In an interview published in this month’s Standards Australia e-news, Consumers SA Secretary, John Furbank discusses his role as a consumer representative on a number of Standards Australia and International Standards Organisation committees.
John highlights the importance of local and international standards in protecting consumers and helping them to make informed purchasing decisions, saying in part:
“Products that comply with Australian or international standards provide consumers with the confidence that the product will work as claimed, is safe … and carries adequate instructions on assembly and use”.
On the wider role of international standards, John says that, they help to establish, “… best practice in societal issues such as privacy, consumer vulnerability, collaborative economy, sustainability, etc”.
John’s interview is below. You can read the whole newsletter - here.
In Conversation with John Furbank
John Furbank advises and audits industry on compliance with Australian and international technical standards and consumer protection legislation. He previously held a number of senior positions with fair trading and trading standards authorities in Australia and the United Kingdom. John was also Director of Fair Trading in Fiji where he established a national standards authority. He is a member of the Consumers Federation of Australia and sits on a number of Standards Australia committees and ISO international committees. To name a few, John is Head of Delegation to ISO’s Committee on Consumer Policy (COPOLCO) and chairs the Australian mirror committee, and is Chair of ISO PC 294, Guidance on unit pricing, and mirror committee CS-113. John is also a member of Standards Australia’s Standards Development and Accreditation Committee (SDAC).
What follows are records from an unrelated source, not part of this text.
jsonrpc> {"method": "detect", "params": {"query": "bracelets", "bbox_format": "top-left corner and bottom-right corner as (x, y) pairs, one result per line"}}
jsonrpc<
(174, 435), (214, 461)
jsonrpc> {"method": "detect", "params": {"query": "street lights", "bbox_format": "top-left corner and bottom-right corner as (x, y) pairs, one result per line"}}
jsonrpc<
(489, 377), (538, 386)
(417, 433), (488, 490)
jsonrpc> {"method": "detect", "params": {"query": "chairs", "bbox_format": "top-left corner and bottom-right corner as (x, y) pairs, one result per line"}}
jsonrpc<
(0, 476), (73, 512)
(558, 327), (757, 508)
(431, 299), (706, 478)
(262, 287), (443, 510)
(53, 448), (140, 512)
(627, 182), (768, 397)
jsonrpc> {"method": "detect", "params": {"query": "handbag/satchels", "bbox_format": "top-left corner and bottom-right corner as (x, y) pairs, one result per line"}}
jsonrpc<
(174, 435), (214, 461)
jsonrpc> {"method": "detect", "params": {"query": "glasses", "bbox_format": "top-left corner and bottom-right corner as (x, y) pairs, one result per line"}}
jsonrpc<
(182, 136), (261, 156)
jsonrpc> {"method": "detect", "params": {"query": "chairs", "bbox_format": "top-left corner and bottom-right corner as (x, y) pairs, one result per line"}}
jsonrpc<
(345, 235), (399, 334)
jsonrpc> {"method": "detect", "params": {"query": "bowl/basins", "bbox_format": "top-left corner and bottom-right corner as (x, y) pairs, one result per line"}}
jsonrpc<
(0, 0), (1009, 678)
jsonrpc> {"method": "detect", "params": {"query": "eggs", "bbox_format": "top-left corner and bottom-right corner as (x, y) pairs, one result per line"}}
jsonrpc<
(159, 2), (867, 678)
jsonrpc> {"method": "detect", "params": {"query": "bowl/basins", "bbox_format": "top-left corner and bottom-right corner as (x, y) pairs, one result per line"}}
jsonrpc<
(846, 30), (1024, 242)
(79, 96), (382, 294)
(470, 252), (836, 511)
Standards Australia: In what capacity do you interact with Standards Australia?
John Furbank: As a consumer representative I contribute using my knowledge of consumer rights and Consumer Federation values and policies. For committees concerning consumer safety, such as microwavable heat packs and trampoline park facilities, I also bring my professional experience and expertise. The committee on organic and biodynamic products is a particular passion of mine which, prior to the project commencing, I studied from a both consumer and industry perspective. Additionally, my work advising retailers and importers on compliance with standards involves interpreting and researching standards.
SA: How does your position on SDAC affect your role as a committee member?
JF: As a member of SDAC, I have developed an understanding of how Standards Australia works and its evolving environment to manage changes in government policy, changes in funding and influences of international agreements and international standards. My role as a committee member provides a practical background which I can bring to discussion at SDAC, while my SDAC role provides valuable insight which I take to my committee meetings.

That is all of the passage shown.